À la suite du scandaleux enlèvement du président vénézuélien par un commando états-unien, Donald Trump et son secrétaire d’État Marco Rubio ont perdu toute retenue dans la mise en œuvre de leur projet impérial d’hégémonie absolue, non seulement sur l’ « hémisphère occidental », mais sur le reste de la planète : cela s’observe désormais de la Péninsule coréenne à l’Europe de l’Est en passant par la Mer de Chine, Gaza, le Caucase et l’Iran. Et voilà maintenant que la rapace administration états-unienne vient encore d’aggraver le blocus inhumain que les USA infligent à Cuba depuis 1961: en effet, violant à la fois le droit international et la liberté de naviguer dans les eaux internationales, Trump et Rubio empêchent désormais la République de Cuba de s’approvisionner en carburant privant l’île rebelle de courant électrique, bloquant ses moyens de transport, asphyxiant son économie et entravant sciemment le fonctionnement de ses hôpitaux et de ses circuits alimentaires. Il s’agit clairement pour Trump de susciter un « changement de régime » à La Havane en provoquant cyniquement, manigances de la C.I.A. et infiltrations terroristes en provenance de Miami à l’appui, l’une de ces « révolutions colorées » qui précèdent et préparent le plus souvent les intrusions, voire les invasions nord-américaines…
Ainsi la stratégie de Trump consiste-t-elle, non seulement à imposer aux Cubains un « regime change » (sic) téléguidé depuis Miami, mais à annexer Cuba de facto comme l’avoue crûment Trump quand il déclare vouloir imposer aux Cubains la suprême humiliation d’avoir pour prochain « président » le secrétaire d’État Rubio lui-même ! Ainsi s’accomplirait le projet impérial états-unien qu’avait déjà dénoncé au XIXe siècle l’ « Apôtre de l’indépendance cubaine », le poète combattant José Marti : à savoir le projet d’annexer toute la Mer des Caraïbes afin de pouvoir dominer sans partage, en y imposant au besoin ses pantins sanglants à la Pinochet, l’ensemble de l’Amérique latine ouvertement réduite à l’état d’ « arrière-cour » des USA.

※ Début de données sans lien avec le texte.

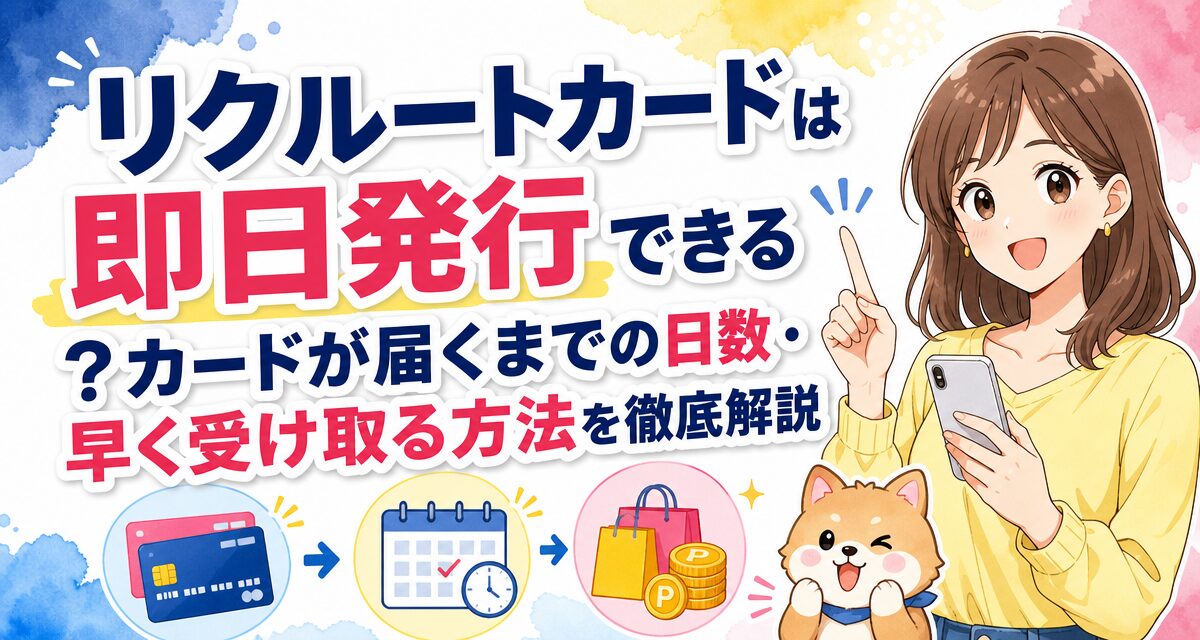 リクルートカードは即日発行できる?カードが届くまでの日数・早く受け取る方法を徹底解説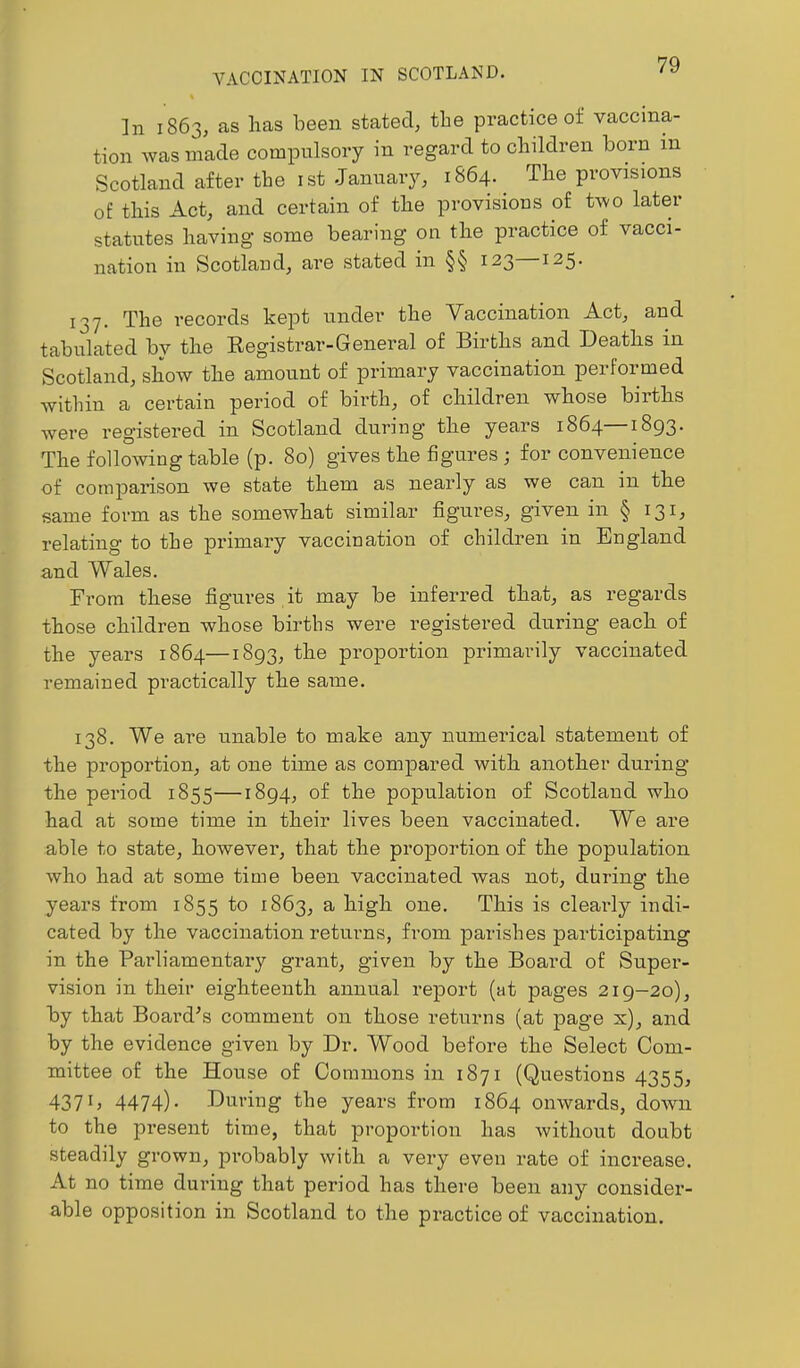 A^ACOINATION IN SCOTLAND. ]n 1863, as lias been stated, tbe practice of vaccina- tion was made compulsory in regard to children born in Scotland after the I st January, 1864. The provisions of this Act, and certain of the provisions of two later statutes having some bearing on the practice of vacci- nation in Scotland, are stated in §§ 123 125. joy. The records kept under the Vaccination Act, and tabulated by the Registrar-General of Births and Deaths in Scotland, show the amount of primary vaccination performed within a certain period of birth, of children whose births were registered in Scotland during the years 1864—1893. The following table (p. 80) gives the figures ; for convenience of comparison we state them as nearly as we can in the same form as the somewhat similar figures, given in § 131, relating to the primary vaccination of children in England and Wales. From these figures it may be inferred that, as regards those children whose births were registered during each of the years 1864—1893, the proportion primarily vaccinated remained practically the same, 138. We are unable to make any numerical statement of the proportion, at one time as compared with another during the period 1855—1894, of the population of Scotland who had at some time in their lives been vaccinated. We are able to state, however, that the proportion of the population who had at some time been vaccinated was not, during the years from 1855 1863, a high one. This is clearly indi- cated by the vaccination returns, from parishes participating in the Paidiamentary grant, given by the Board of Super- vision in their eighteenth annual report (at pages 219—20), by that Boai'd’s comment on those returns (at page x), and by the evidence given by Dr. Wood before the Select Com- mittee of the House of Commons in 1871 (Questions 4355, 437 B 4474)- During the years from 1864 onwards, down to the present time, that proportion has without doubt steadily grown, probably with a very even rate of increase. At no time during that period has there been any consider- able opposition in Scotland to the practice of vaccination.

Or, face à cela, que fait l’Élysée censé représenter cette République française dont Cuba a choisi de reprendre sur son propre drapeau les couleurs emblématiques de notre Révolution ? En opposition frontale à la politique de non-alignement qui fut celle du Général de Gaulle, – une politique alors très largement soutenue en France (y compris par le PCF de Waldeck Rochet…) -, la France officielle se tait, uniquement préoccupée qu’elle est, en écho à ses institutions tutélaires de l’UE et de l’OTAN, d’alimenter l’escalade militaire en Ukraine; laquelle escalade, soutenue mezzo voce par Washington (qui fournit à Kiev les armes lourdes financées par le contribuable européen) peut à tout moment dégénérer en une guerre continentale ou mondiale potentiellement exterminatrice. Ce silence complice abaisse notre pays sur la scène mondiale, il en fait le complice par omission des prédations états-uniennes alors même que Trump et son ambassadeur à Paris ne cessent d’humilier la France, de se moquer de Macron lui-même (sans réactions de l’intéressé…), voire de s’ingérer grossièrement dans le débat politique français.